##### PROVIDED TEXT
My new car, a Detroit Electric roadster, built by a small start-up in Detroit, which has been making electrical cars for more than 10 years, drives so smoothly, is super silent and its curved glass windshields are so wide they invite an open view of my surroundings. Solid awesomeness man! This is so cool: no exhaust pipe and I feel like I am part of a new generation. The rest of the world will surely follow, right?
I turn into Wall Street, which is busy as ever and my mood sinks when I see the remains of a terrible Act of Terror. It happened in September across from Wall Street #23. Allegedly a group, identified as anti-capitalists/ anti-establishment fighters, blew up a bomb loaded with cast-iron balls in front of the JP Morgan headquarters. The blast killed 38 people and injured another 140. Nobody has claimed responsibility and there are hardly any leads to find the culprits. But, I am babbling – I am sure you read all the grisly details in the news, right? It is a sad time in our country, a time with so much division and polarized views resulting in so much carnage and discontent. Will it ever get better?
You see, time is a fickle experience: sometimes a minute seems like an eternity and sometimes a hundred years seems like a mere blink of an eye. It all comes down to perspective. One thing is for sure, time never stands still; time is relentless and its perpetual process is always on the move creating ever more history. But maybe the real question is: can we learn anything from this massive recording of our history? Are we getting wiser or just a bit smarter? In order to get wiser, we have to pause, read, think and process, a difficult task to do for most of us. Better get on with whatever we need to do, because you know the clock is ticking and there is so much to do…
So yes. Sorry, my mind tends to wander. Where was I? Yes, Wall Street – I am on my way to a meeting at J.P. Morgan and have to find a parking space. I think my batteries are good so I don’t need to plug them in. I even have a little time before my meeting, enough to check the stock market and to follow up with a real estate developer in Florida. A few of my clients want to invest in Florida real estate, the new new thing, really?! Everybody wants to buy into the American Riviera and real estate prices are going up and up. Huge swaths of the Everglades, low lying tropical wetlands, have been drained and transformed into cities. Crazy! There are wild stories of developers having bought swampland and filled them with sand in order to sell the lots as buildable land near the tropical sea. A huge billboard on Time Square reads: “Your dream house in Paradise. It is always June in Miami”. It sounds good when you are standing in the snow, but I tell you, a fool and his money are easily parted, caveat emptor. There is nothing like a good strong Hurricane to think twice about building your paradise in low-lying wetlands near the coast. You wait and see. But I must be wrong: everybody is buying real estate in Florida so what could possibly go wrong?
I prepared for my meeting by checking the latest developments in the markets and try to think about what lies ahead. As a wealth advisor, it is a precarious and unprecedented time: every investment class has done phenomenally well. The great bull market has been going on for a very long time and stocks, bonds, and real estate are all touching new highs.
The Fed, as if it is driving down a one-way street, has lowered its discount rate twice and even has been buying government securities in the open market, making it easy to increase liquidity and ensure the business environment keeps humming along on cheap credit. Total debt is rising fast and individual margin accounts are rising as fast as the market.
##########
##### TASK INPUT
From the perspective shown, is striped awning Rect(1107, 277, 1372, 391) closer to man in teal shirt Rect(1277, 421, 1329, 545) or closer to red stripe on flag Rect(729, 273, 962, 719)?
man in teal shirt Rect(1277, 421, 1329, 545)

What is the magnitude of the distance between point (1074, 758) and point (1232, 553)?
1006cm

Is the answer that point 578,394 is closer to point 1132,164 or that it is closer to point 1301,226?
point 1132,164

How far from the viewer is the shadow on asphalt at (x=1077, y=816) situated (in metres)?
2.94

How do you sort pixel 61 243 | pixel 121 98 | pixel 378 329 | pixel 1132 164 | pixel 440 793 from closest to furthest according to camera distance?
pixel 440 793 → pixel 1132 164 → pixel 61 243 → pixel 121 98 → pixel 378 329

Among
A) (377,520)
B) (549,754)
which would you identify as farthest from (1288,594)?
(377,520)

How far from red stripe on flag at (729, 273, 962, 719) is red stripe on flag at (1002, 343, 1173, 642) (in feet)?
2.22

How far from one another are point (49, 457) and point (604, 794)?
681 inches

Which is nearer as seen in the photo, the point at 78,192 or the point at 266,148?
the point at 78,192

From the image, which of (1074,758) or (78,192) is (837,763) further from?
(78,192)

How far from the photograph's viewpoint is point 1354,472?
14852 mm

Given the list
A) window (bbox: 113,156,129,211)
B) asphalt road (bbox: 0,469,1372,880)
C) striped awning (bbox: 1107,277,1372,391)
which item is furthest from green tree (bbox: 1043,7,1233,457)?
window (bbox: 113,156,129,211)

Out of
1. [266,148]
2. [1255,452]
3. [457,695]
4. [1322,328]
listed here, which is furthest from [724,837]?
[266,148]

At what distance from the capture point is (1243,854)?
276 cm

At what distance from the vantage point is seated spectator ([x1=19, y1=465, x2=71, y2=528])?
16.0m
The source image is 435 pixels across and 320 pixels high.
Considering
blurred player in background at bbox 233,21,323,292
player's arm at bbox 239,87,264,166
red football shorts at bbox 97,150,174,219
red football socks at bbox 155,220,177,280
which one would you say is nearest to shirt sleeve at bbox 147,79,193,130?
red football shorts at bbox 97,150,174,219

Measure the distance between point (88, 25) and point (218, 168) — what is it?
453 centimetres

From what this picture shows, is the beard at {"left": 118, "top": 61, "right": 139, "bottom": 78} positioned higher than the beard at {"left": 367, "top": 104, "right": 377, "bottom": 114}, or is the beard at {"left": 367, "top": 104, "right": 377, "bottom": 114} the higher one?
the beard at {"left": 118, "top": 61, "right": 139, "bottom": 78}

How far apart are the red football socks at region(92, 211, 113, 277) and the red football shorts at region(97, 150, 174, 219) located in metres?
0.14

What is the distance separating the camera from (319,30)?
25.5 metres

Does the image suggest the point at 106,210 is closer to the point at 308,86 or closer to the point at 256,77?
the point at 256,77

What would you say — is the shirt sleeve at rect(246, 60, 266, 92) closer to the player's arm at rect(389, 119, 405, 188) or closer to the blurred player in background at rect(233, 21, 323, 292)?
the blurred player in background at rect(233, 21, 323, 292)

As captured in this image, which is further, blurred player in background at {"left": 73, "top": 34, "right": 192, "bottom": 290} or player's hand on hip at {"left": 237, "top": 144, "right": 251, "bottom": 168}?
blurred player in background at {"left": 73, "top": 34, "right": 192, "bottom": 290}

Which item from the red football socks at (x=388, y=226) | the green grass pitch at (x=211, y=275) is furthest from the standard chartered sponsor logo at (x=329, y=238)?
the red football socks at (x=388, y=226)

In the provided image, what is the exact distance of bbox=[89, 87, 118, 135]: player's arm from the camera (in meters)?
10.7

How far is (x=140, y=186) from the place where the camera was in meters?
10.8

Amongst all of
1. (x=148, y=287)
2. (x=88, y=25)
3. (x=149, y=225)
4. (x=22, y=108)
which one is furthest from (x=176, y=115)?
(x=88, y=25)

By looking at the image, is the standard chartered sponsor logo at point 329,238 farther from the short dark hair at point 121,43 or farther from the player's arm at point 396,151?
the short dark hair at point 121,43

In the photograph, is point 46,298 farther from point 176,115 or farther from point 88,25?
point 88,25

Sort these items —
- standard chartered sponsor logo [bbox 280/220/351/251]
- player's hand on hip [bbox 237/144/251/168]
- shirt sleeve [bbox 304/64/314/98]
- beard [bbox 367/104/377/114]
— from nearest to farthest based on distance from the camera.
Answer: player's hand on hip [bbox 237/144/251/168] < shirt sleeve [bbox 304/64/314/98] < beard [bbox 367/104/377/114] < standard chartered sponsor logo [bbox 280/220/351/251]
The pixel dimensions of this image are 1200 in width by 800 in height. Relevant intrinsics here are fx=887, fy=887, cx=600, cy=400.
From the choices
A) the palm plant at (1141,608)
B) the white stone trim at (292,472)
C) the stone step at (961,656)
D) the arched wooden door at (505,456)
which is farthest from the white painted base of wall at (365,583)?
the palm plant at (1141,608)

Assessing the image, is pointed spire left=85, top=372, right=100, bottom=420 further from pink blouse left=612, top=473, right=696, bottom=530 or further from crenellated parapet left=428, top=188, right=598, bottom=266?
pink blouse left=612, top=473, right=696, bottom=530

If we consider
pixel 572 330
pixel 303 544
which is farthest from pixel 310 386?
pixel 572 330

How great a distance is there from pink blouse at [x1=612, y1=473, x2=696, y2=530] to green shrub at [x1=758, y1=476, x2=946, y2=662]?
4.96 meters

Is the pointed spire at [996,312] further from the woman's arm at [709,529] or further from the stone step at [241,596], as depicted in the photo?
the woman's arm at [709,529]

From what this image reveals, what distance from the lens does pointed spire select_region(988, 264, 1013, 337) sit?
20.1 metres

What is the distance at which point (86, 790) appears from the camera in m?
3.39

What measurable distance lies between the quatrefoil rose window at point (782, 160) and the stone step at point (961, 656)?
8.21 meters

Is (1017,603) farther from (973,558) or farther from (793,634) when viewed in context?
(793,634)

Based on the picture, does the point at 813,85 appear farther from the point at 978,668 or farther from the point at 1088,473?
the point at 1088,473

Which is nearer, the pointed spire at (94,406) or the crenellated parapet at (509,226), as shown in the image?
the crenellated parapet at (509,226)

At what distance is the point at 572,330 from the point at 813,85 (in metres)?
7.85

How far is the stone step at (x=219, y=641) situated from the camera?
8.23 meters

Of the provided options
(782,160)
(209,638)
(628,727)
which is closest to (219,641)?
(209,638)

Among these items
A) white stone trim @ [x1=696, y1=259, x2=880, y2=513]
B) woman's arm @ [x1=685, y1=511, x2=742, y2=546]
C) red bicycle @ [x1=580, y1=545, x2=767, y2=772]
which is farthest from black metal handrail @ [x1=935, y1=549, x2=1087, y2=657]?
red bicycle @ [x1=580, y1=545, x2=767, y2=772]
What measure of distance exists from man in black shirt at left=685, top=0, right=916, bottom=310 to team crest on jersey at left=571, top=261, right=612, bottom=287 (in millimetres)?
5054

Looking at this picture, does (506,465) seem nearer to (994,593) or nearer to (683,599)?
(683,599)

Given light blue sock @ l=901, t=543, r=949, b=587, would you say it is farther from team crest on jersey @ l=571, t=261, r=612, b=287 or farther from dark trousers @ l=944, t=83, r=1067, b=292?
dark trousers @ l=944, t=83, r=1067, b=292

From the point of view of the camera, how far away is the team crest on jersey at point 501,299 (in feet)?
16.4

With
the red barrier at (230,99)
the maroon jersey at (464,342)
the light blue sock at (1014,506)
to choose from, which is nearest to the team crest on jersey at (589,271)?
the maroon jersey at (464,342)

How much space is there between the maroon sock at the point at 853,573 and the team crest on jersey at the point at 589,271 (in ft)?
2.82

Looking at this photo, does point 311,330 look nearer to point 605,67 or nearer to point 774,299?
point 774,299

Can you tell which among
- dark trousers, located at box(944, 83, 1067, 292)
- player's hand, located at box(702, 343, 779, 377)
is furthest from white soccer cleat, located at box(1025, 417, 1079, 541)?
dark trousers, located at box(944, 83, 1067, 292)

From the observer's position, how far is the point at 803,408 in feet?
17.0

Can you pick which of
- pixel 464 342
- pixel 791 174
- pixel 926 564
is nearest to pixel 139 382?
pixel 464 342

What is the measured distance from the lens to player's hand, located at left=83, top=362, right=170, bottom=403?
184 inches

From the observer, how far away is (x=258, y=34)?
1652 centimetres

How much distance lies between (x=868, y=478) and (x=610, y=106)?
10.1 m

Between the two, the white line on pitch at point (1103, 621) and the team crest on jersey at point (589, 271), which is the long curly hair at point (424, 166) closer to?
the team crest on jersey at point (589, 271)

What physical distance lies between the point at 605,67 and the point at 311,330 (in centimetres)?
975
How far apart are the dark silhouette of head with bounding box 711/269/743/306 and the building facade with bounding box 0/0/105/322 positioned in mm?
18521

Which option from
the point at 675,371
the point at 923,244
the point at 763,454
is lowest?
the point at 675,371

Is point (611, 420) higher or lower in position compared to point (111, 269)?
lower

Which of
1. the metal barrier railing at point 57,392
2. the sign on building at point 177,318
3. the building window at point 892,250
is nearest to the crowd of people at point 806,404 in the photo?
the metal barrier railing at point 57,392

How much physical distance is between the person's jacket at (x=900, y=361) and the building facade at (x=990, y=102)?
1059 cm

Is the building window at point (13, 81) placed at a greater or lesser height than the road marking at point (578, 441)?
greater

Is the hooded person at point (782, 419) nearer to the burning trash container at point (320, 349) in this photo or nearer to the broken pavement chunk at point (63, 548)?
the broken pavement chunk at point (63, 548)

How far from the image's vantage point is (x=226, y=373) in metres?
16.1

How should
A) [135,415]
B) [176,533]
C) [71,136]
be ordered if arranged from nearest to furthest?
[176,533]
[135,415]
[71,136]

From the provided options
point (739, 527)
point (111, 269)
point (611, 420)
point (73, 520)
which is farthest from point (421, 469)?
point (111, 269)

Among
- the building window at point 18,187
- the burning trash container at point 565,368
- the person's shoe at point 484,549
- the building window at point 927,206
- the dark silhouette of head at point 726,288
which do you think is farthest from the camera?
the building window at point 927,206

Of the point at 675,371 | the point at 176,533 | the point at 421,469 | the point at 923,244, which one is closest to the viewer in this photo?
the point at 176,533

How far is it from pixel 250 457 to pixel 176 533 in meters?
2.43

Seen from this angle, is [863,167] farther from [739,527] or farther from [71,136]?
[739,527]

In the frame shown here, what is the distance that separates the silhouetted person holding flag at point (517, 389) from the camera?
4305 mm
##########
■ LIST OF TASKS ■
1) According to the provided text, how many people did the blast on Wall Street kill?
2) Reproduce the stretch of the listing from the line that contains "How far is it" through the end of the listing, including the requests. Multiply every number in the answers, both distances and coordinates, by 2.15, and round each result to its original number of decimal places, with halves rounded up.

■ ANSWERS ■
1) 38 people

2)
How far is it from pixel 250 457 to pixel 176 533 in meters?
5.22

Seen from this angle, is [863,167] farther from [739,527] or farther from [71,136]?
[1589,1133]

In the frame shown here, what is the distance that separates the silhouetted person holding flag at point (517, 389) from the camera?
9256 mm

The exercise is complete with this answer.